The diagram above demonstrates a typical flow for executing tasks through an autoscaler app:
1. [Create a queue](../webapp/webapp_workers_queues.md#queues) to attach the autoscaler to 
1. Set up an autoscaler app instance: assign it to a queue and define a compute resource budget (see the specific 
autoscaler pages for further setup details)
1. Launch the autoscaler app instance
1. Enqueue a task to the queue the autoscaler has been assigned to
1. The autoscaler attached to the queue spins up and prepares a new compute resource to execute the enqueued task
1. Enqueue additional tasks: if there are not enough machines to execute the tasks, the autoscaler spins up additional 
machines to execute the tasks (until the maximum number specified in the budget is reached)
1. If a machine becomes idle since there are no tasks to execute, the autoscaler automatically spins it down

### Utilizing Multiple Compute Resource Types

You can work with multiple compute resources through the autoscalers, where each compute resource is associated with a 
different queue. When a queue detects a task, the autoscaler spins up the appropriate resource to execute the task. 

![Autoscaler diagram](../img/autoscaler_diagram.png)

The diagram above demonstrates an example where an autoscaler app instance is attached to two queues. Each queue is 
associated with a different resource, CPU and GPU, and each queue has two enqueued tasks. In order to execute the tasks, 
the autoscaler spins up four machines, two CPU machines to execute the tasks in the CPU queue and two GPU machines to 
execute the tasks in the GPU queue.

:::note
The GPU Compute app spins up a single compute resource, so you can launch multiple app instances in order to work with 
multiple resources.
:::

### Task Execution Configuration

#### Docker
Every task a cloud instance pulls will be run inside a docker container. When setting up an autoscaler app instance, 
you can specify a default container to run the tasks inside. If the task has its own container configured, it will 
override the autoscaler’s default docker image (see [Base Docker Image](../clearml_agent.md#base-docker-container)).

#### Git Configuration 
If your code is saved in a private repository, you can add your Git credentials so the ClearML Agents running on your
cloud instances will be able to retrieve the code from your repos.

#### Cloud Storage Access
If your tasks need to access data stored in cloud storage , you can provide your cloud storage credentials, so the 
executed tasks will have access to your storage service. 

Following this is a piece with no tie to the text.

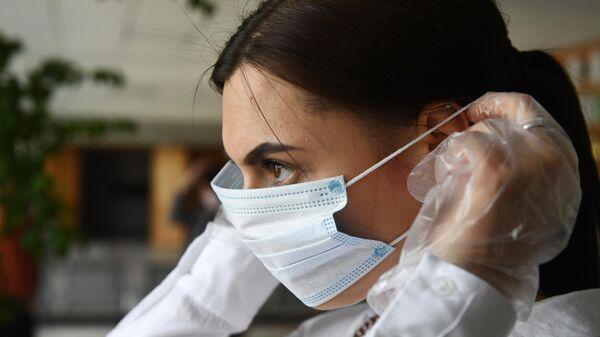 Девушка надевает маску во время демонстрации работы модельного участка для общероссийского голосования по поправкам в Конституцию РФ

#### Additional Configuration

Go to a specific app’s documentation page to view all configuration options
* [GPU Compute](../webapp/applications/apps_gpu_compute.md)
* [AWS Autoscaler](../webapp/applications/apps_aws_autoscaler.md)
* [GCP Autoscaler](../webapp/applications/apps_gcp_autoscaler.md) 

## Kubernetes 
ClearML offers an option to install `clearml-agent` through a Helm chart. 
 
The Clearml Agent deployment is set to service a queue(s). When tasks are added to the queues, the agent pulls the task 
and creates a pod to execute the task. Kubernetes handles resource management. Your task pod will remain pending until 
enough resources are available.
 
You can set up Kubernetes' cluster autoscaler to work with your cloud providers, which automatically adjusts the size of 
your Kubernetes cluster as needed; increasing the amount of nodes when there aren't enough to execute pods and removing 
underutilized nodes. See [charts](https://github.com/kubernetes/autoscaler/tree/master/charts) for specific cloud providers.

:::note Enterprise features
The ClearML Enterprise plan supports K8S servicing multiple ClearML queues, as well as providing a pod template for each 
queue for describing the resources for each pod to use. See [ClearML Helm Charts](https://github.com/allegroai/clearml-helm-charts/tree/main).  
:::